▶ **Task brief**: Collect every line of the items below that contains the word "which", treating uppercase and lowercase letters as distinct.

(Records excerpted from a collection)

━━━━━━━━

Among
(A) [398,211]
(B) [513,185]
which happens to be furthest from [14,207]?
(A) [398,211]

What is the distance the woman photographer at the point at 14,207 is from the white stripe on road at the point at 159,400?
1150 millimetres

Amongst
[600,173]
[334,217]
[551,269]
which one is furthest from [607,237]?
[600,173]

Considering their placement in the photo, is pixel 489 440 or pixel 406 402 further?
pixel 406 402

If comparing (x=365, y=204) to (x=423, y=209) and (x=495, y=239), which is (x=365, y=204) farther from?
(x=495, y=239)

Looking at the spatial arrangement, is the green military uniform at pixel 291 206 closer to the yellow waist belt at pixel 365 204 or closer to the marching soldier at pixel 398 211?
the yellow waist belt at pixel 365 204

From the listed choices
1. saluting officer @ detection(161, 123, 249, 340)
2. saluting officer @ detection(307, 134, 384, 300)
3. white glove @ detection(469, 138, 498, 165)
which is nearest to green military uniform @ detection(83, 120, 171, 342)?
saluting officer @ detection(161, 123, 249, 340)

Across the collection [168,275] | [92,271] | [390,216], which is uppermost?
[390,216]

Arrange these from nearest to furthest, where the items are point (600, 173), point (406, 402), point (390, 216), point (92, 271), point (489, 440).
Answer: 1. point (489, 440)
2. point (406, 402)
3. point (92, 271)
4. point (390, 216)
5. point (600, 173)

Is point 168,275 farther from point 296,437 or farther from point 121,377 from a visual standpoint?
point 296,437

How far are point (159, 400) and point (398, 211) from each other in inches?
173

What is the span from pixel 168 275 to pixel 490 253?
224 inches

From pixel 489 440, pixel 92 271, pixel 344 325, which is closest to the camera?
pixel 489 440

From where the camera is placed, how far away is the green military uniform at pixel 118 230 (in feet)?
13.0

━━━━━━━━

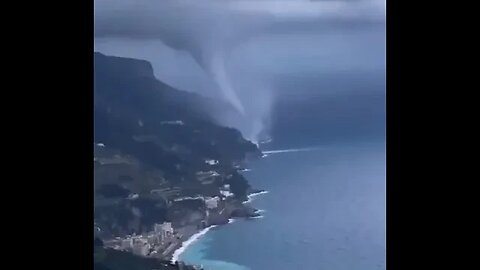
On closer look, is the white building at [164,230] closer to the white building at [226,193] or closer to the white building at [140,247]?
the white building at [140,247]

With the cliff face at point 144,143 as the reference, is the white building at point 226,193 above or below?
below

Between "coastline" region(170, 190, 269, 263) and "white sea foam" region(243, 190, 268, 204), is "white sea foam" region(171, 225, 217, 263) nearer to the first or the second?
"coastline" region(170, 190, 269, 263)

━━━━━━━━

▶ **Exercise output**:
which happens to be furthest from [14,207]?
which one is furthest from [607,237]?
If comparing (x=365, y=204) to (x=423, y=209) and (x=495, y=239), which is (x=365, y=204) farther from?
which is nearest to green military uniform @ detection(83, 120, 171, 342)?
Across the collection [168,275] | [92,271] | [390,216], which is uppermost?
From pixel 489 440, pixel 92 271, pixel 344 325, which is closest to the camera?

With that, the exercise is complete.